**Quelldokument:**
○ ○ ○ ○ ○

Die US-Aktienindizes Dow Jones und S&P 500 befinden sich zeitgleich in charttechnisch interessanten Situationen. So hat der Dow Jones vorgestern exakt die untere Linie eines Abwärtstrendkanals erreicht (siehe grüner Pfeil im folgenden Chart).
Damit ist dieser Abwärtstrendkanal eigentlich erst zu einem geworden. Denn durch die Verbindung der beiden Hochs gab es bereits eine Abwärtstrendlinie mit zumindest zwei Auflagepunkten. Nimmt man nun diese Linie und verschiebt man sie parallel auf das Tief der ersten (5-gliedrigen Abwärtswelle), so hat man für die untere Linie des Abwärtstrendkanals erst einen Auflagepunkt. Der zweite ist nun das vorgestrige Tief. Und erst mit diesem hat man nun einen Abwärtstrendkanal.
S&P 500 leicht stärker als der Dow Jones
Genauso kann man mit dem S&P 500 verfahren: Man legt zuerst eine Abwärtstrendlinie auf die beiden Hochs. Dann dupliziert man diese Linie und verschiebt sie parallel auf das Tief der ersten Abwärtswelle.
Und vielleicht nicht ganz zufällig, endete vorgestern die Abwärtsbewegung des S&P 500 genau an dieser unteren Abwärtstrendkanallinie (siehe grüner Pfeil), so dass diese nun auch zwei Auflagepunkte hat und der Abwärtstrendkanal somit entstanden bzw. bestätigt ist.

○ ○ ○ ○ ○

**Bereitgestellte Daten:**
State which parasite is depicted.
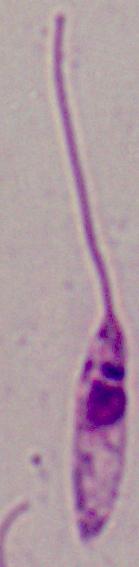
This is Leishmania.

magnification = 1000x
modality = photomicrograph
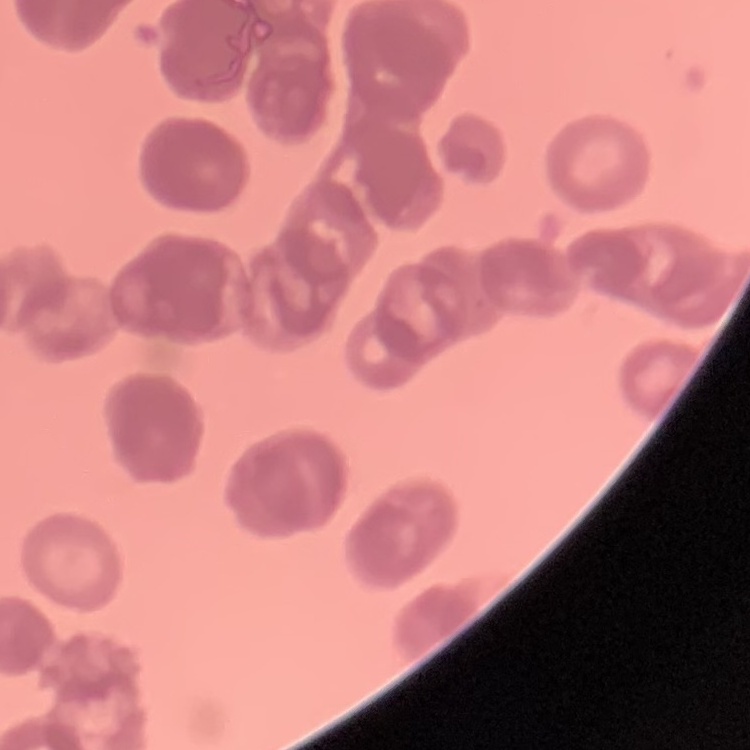
Summary:
  - Erythrocyte morphology: rouleaux formation
  - Preparation: thin blood smear
  - Stain: Field's or Giemsa
  - Image type: one tile cut from a larger photomicrograph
Name the cell type shown.
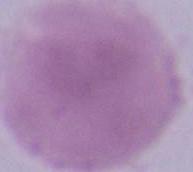
This is an erythrocyte.

Captured at 1000x magnification. Micrograph.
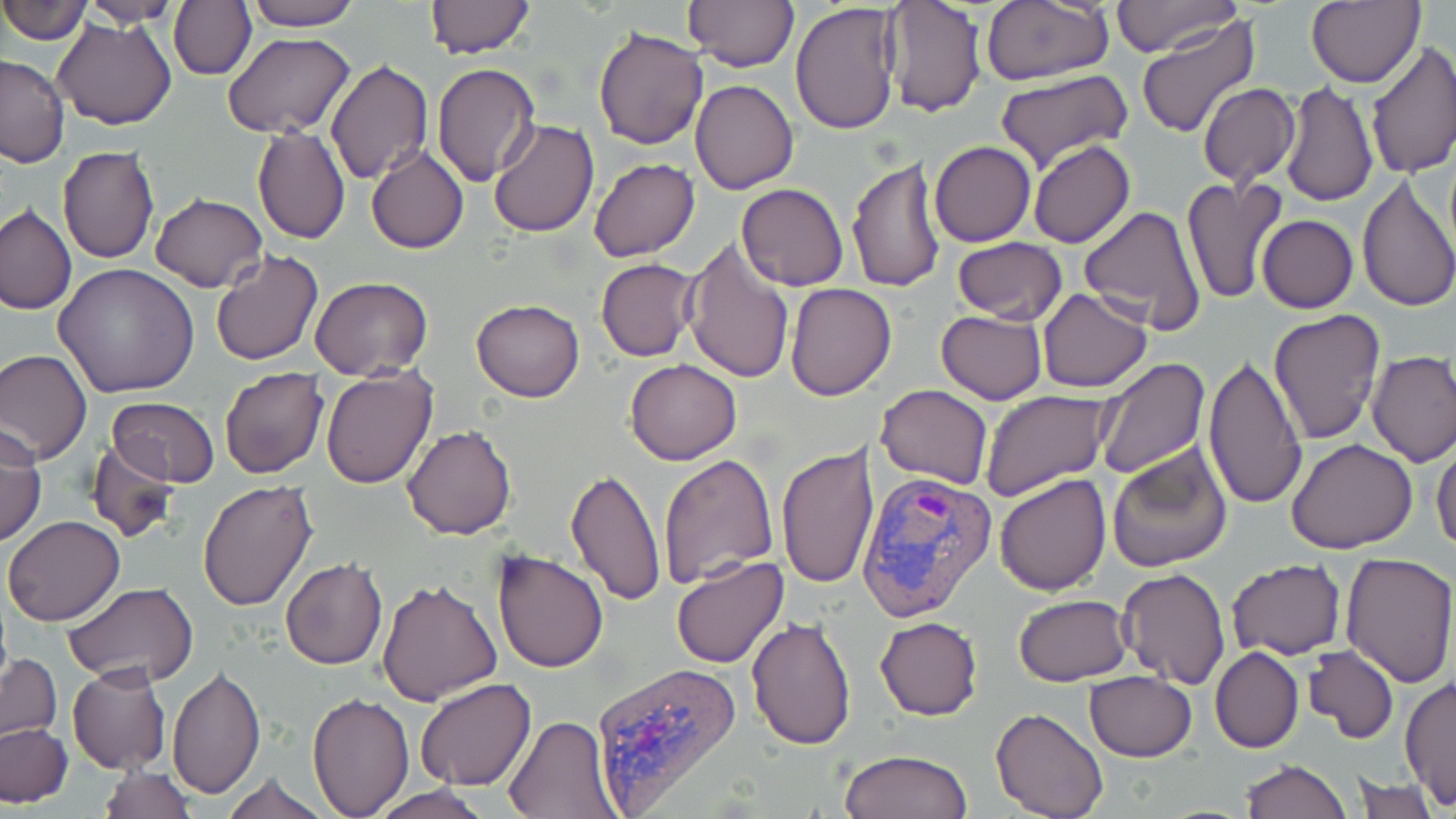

○ ○ ○ ○ ○

**Was zu tun ist:**
A) Beantworte anhand des Quelldokuments folgende Fragen:
(i) Wann erreichte der Dow Jones die untere Linie seines Abwärtstrendkanals?
(ii) Worauf legt man beim S&P 500 zuerst die Abwärtstrendlinie?
(iii) Aus wie vielen Gliedern besteht beim Dow Jones die erste Abwärtswelle?
B) Gib aus dem Quelldokument alles von „S&P 500 leicht“ bis hinunter zu „der ersten Abwärtswelle.“ wortgetreu wieder.

**Schriftliche Antworten:**
A)
(i) Vorgestern.
(ii) Auf die beiden Hochs.
(iii) Aus fünf Gliedern.

B)
S&P 500 leicht stärker als der Dow Jones
Genauso kann man mit dem S&P 500 verfahren: Man legt zuerst eine Abwärtstrendlinie auf die beiden Hochs. Dann dupliziert man diese Linie und verschiebt sie parallel auf das Tief der ersten Abwärtswelle.